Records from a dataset
════════════════
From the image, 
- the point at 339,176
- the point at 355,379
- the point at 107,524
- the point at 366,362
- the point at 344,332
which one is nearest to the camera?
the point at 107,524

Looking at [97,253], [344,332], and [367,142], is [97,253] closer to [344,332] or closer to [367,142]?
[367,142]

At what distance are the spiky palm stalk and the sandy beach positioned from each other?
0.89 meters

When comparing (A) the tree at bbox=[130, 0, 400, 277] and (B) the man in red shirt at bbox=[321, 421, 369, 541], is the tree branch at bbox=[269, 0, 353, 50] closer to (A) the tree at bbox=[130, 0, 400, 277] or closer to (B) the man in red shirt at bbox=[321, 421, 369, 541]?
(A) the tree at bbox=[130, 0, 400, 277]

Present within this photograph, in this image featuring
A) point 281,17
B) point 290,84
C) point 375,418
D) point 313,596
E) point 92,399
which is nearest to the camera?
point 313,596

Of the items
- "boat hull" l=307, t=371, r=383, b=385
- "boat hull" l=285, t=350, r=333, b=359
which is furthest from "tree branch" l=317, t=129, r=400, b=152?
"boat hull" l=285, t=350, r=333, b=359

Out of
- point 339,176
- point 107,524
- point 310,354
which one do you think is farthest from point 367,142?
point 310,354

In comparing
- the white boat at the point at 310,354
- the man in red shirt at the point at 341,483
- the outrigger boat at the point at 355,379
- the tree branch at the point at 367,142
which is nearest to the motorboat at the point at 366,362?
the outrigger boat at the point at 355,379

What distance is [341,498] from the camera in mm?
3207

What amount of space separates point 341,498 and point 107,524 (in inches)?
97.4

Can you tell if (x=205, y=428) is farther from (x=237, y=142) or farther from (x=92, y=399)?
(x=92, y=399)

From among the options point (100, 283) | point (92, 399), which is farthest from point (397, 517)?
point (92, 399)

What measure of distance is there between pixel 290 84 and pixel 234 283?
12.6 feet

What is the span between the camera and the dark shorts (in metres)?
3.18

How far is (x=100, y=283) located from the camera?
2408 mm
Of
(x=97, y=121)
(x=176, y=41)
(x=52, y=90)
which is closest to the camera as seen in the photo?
════════════════
Goal of the exercise:
Copy the records again, starting with the line that contains "What amount of" and going on through the end of the records, requests included. Add 125 to every coordinate and distance value in the answers only.

Solution below:
What amount of space separates point 341,498 and point 107,524 (in inches)?
222.4

Can you tell if (x=205, y=428) is farther from (x=237, y=142) or farther from (x=92, y=399)?
(x=217, y=524)

From among the options point (100, 283) | point (92, 399), which is farthest from point (397, 517)?
point (217, 524)

What measure of distance is there between pixel 290 84 and pixel 234 283?
137.6 feet

What is the span between the camera and the dark shorts (in metres)?
128.18

How far is (x=100, y=283) located from the camera?
2533 mm
Of
(x=97, y=121)
(x=176, y=41)
(x=52, y=90)
which is closest to the camera as seen in the photo?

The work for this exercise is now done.